The pain shoots from your nipple up your back, travelling across your shoulders, down to your toes "which curl, and you close your eyes to bear it".
That's how Helen Hancock describes the excruciating breast pain that some women can feel in the early days of breastfeeding.
She had a baby girl in 2009 following an emergency caesarean section.
"Initially I thought we were doing fine, but then very quickly things went south and she started losing a lot of weight.
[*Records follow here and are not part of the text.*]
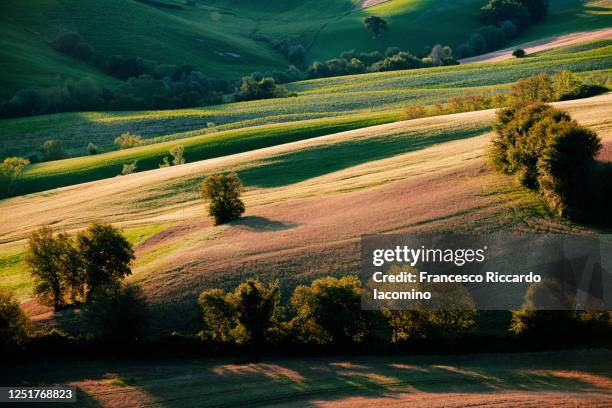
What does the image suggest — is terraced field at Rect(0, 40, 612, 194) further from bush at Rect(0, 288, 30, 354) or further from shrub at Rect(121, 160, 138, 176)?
bush at Rect(0, 288, 30, 354)

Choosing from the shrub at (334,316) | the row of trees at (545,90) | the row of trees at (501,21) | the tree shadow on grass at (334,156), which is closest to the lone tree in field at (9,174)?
the tree shadow on grass at (334,156)

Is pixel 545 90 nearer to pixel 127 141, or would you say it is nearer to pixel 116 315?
pixel 127 141

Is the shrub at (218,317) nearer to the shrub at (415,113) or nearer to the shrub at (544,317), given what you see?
the shrub at (544,317)

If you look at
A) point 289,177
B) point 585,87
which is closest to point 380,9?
point 585,87

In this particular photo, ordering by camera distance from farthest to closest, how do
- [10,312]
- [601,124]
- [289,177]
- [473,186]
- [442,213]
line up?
[289,177], [601,124], [473,186], [442,213], [10,312]

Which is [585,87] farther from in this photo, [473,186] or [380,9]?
[380,9]

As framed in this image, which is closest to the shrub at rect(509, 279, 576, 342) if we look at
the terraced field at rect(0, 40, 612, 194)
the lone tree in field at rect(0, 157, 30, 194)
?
the terraced field at rect(0, 40, 612, 194)
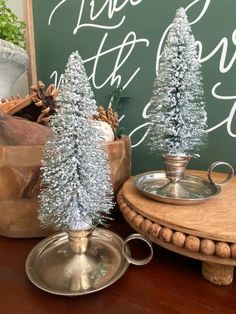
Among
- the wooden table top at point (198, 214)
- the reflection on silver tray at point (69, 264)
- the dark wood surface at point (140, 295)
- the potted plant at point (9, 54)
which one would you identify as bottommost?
the dark wood surface at point (140, 295)

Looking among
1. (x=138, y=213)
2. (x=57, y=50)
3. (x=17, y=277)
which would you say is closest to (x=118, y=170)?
(x=138, y=213)

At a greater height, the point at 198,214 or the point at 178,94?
the point at 178,94

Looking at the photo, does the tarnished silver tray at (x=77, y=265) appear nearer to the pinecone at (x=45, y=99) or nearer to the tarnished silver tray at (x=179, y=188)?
the tarnished silver tray at (x=179, y=188)

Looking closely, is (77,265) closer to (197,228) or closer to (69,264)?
(69,264)

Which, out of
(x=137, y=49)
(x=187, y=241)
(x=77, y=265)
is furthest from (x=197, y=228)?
(x=137, y=49)

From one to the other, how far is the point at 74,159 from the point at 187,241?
0.51ft

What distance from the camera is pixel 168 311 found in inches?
12.2

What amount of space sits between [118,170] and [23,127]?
17 cm

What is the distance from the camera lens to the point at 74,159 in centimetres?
31

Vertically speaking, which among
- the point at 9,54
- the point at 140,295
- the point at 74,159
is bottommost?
the point at 140,295

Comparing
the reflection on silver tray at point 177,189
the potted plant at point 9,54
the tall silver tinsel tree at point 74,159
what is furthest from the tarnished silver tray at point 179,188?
the potted plant at point 9,54

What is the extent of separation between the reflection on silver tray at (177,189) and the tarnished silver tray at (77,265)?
0.09 m

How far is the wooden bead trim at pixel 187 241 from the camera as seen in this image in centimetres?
31

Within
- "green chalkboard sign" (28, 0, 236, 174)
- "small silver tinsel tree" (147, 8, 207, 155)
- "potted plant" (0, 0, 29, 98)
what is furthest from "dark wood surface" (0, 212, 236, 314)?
"potted plant" (0, 0, 29, 98)
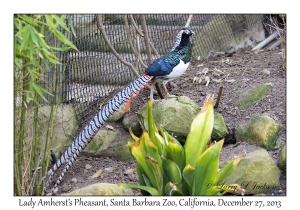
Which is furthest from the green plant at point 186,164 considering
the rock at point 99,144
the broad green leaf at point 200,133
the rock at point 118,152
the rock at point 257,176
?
the rock at point 99,144

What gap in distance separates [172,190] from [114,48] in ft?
10.1

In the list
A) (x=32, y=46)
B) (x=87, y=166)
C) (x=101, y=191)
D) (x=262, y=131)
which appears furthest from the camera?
(x=87, y=166)

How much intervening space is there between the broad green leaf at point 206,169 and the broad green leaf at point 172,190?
12cm

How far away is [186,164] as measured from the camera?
423cm

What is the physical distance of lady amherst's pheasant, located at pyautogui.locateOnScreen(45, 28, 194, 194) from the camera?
204 inches

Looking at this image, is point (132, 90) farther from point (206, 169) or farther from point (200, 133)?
point (206, 169)

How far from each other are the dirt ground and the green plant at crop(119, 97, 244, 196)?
59 centimetres

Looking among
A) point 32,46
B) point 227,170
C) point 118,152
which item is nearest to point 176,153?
point 227,170

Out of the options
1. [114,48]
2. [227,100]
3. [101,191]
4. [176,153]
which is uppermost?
[114,48]

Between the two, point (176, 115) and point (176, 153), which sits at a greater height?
point (176, 115)

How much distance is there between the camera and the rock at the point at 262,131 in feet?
16.4

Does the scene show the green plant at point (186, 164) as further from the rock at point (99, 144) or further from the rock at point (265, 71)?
the rock at point (265, 71)

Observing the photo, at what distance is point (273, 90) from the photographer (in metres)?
5.70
There was a lot of pain and trauma," Ms Hancock told BBC NI.
Northern Ireland has the worst uptake for breastfeeding in the UK, the Public Health Agency (PHA) has said.
While experts say there are many contributing factors, education and support are seen as crucial and are being highlighted as part of this year's World Breastfeeding Week.
Dr Hannah Dearie from the PHA said showing increased support for breastfeeding mums is really important.
"New mums often need information and support to start breastfeeding in the first few days after birth and to continue breastfeeding when they are discharged from hospital," she said.
"Creating supportive environments for breastfeeding mums makes continuing to breastfeed more likely."
'This should be taught in school'
Ms Hancock said she felt very isolated and alone when she was trying to breastfeed, and that the support she was initially offered was not helpful.
"There was a lot of head scratching, a lot of [midwives] grabbing my breast quite strongly and pushing it into the baby's mouth, and she would scream uncontrollably.
"It was quite a traumatic experience to be honest."
She was still in the hospital four days after the birth when she received some tips from "someone with lactation knowledge".
Now a trained breastfeeding counsellor, Ms Hancock believes the support women in Northern Ireland receive falls short.
"This is something that we should be taught about, how our bodies work, what the challenges can be, in our education system from an early age," she said.
"Both women and men should be made aware of it, so that men can give women the support they need."
She is also concerned that women are not being directed to specialist support services like breastfeeding counsellors and lactation consultants soon enough.
Ms Hancock said that on leaving hospital, in addition to community midwives, the resources women are referred to are mostly peer-to-peer (other mothers who have breastfed) support groups.
"That peer support is essential and such an important stepping stone, but it focuses mainly on helping normalise or motivate around breastfeeding."
Breastfeeding counsellors like Ms Hancock, who also operates on a volunteer basis, and lactation consultants are not part of the public health care system.
She said by the time women arrive at her door, perhaps three to six weeks into their breastfeeding journey, they are often tearful and distressed.
"But I have had women come in to me and the pain she is experiencing has stopped within 30 seconds because I have shown her another position that she hadn't been shown before," she added.
Most of the mothers Ms Hancock works with need help with positioning and latch, for more complex issues she'll refer them to a specialist or lactation consultant.
She said the health care system should be working more closely with other breastfeeding support services.
'Liquid gold': The benefits of breastfeeding
- Breastmilk is a dynamic, adaptable food that changes composition throughout the day and throughout a single feed to meet a baby's needs.
- The first milk is called colostrum and is frequently referred to as 'liquid gold'.
- The World Health Organization says breastfed children perform better on intelligence tests, are less likely to be overweight or obese and less prone to diabetes later in life.
- It also says breastfeeding reduces a women's risk of breast and ovarian cancers.
- Breastfeeding also aids mums in post-partum recovery and helps with weight management
Mary Cadell, regional officer for the Royal College of Midwives, agrees they are an important resource for women,
"It would be my understanding that that information is available," she said.
"We as midwives work very closely to all of the support services, whether it is around feeding choices or mental health support.
"Community midwives know their community really well, they will know where there is a breastfeeding support group happening or where there is a lactation consultant or breastfeeding counsellor in that area."
Both women are emphatic about the benefits of breastfeeding.
While "moderate discomfort" is natural while establishing breastfeeding, both said that "toe-curling" pain should not be happening and is often being caused by something simple that can be easily fixed - and if not then there could be more deep-rooted issues causing it which also need to be identified.
"Pain should not be happening. Please don't suffer in silence" said Ms Cadell.
"Pick up the phone and speak to your midwife or ring the maternity unit or post-natal ward if it's later in the night.
"Just don't sit in silence."
The Department of Health said it is currently conducting a review of the breastfeeding strategy "to inform the future actions required to improve breastfeeding rates in Northern Ireland".